The following two shots brought me many clients...even if they didn't want to do anything similar (sport publications, commercial photography, etc.) still they enjoyed the shots enough to comment on them. On the other hand, while I like the shots myself and gladly appreciate the kind words I received because of them, I didn't try to recreate them or build a body of work around them.

Models: Miss L. and Chrys, Films: Kodak B/W 400

On the other hand the following shots were my personal favorite works while almost never got a feedback about them from any art director, art buyer or publications.


The top photo of the following shots was very entertaining to me...the white cross on the darker back ground and dark heart on the lighter back ground, while both being placed between model's long legs to create a subtle yin/yang effect that I enjoyed plus I liked the fact that while the shot is from a shapely posterior of the model, the back ground is in the play as well as a dynamic composition ...such as unusual framing, while legs are heading diagonal and yet the upper body balances everything out (at least in my own eyes).

Model: Miss K., Film: Ilford B/W 100
I also enjoyed the following shot (again personally) for various reasons.
...subject was wearing such a dark and unusual outfit for such a mundane and ordinary location and comparing to the people in the back ground which it created a conceptual contrast very similar to the actual visual contrast in the image (her skin tone and the dark suit, shadow on the left and bright surface on the right etc.) plus from compositional point of view I liked the shape of pool mimicking her curves while the palm tress complimenting her stance...add the fact that the people were trying so hard to pretend nothing unusual was going me this photo was stimulating visually and conceptually on various levels...and yet almost I never received any feed backs about it.

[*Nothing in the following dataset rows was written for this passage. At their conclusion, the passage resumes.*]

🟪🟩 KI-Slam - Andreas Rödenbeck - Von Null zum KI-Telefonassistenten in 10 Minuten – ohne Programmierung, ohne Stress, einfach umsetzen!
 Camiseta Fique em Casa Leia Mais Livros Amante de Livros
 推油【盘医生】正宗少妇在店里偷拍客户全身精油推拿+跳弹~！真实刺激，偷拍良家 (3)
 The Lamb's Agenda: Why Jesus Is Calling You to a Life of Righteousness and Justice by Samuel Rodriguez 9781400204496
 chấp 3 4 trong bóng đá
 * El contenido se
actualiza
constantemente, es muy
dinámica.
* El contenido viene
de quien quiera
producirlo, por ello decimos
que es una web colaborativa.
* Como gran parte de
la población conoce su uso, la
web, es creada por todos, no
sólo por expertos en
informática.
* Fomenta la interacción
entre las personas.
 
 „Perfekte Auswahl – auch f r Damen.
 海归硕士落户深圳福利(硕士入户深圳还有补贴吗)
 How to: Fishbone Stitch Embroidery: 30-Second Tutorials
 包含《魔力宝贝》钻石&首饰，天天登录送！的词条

Of course I do understand the difficulty of finding a use for such shots which goes hand in hand with theory as well.

Model: Lillithe, Film: Kodak B/W 400

To bring home my longest blog post of this year:
1. No two complete unique observers would appreciate the very same art element, in the same manner and equal to each other, on all aspect of their experience.
2. Personal experiences, geographical location, media exposure, sociological and psychological effects, education, sexual tendencies among other things affects how an observer would appreciate an artistic element.
3. For a unique observer, the appreciation for the very same art element does not stay constant since his understanding and appreciation of such art could change based on new experiences, understanding, visual education and other matters pointed in part 2.

Thank you for your time and patience.



Las Vegas, LA, Phoenix, NYC


Lin said...

Wow, good post!
That's the first time I've seen general relativity used to explain subjectivity. I'd be interested to learn how it further links to marketing theory as well.

I agree physics is beautiful, as are your photographs. Different definitions of beauty perhaps.

(This post made my brain hurt BTW!)

Wolf189 Photography said...

Thank you for the kind words towards the photographs, Lin.

I can put something together, regarding the marketing, perhaps...mostly for the sake of entertainment of course.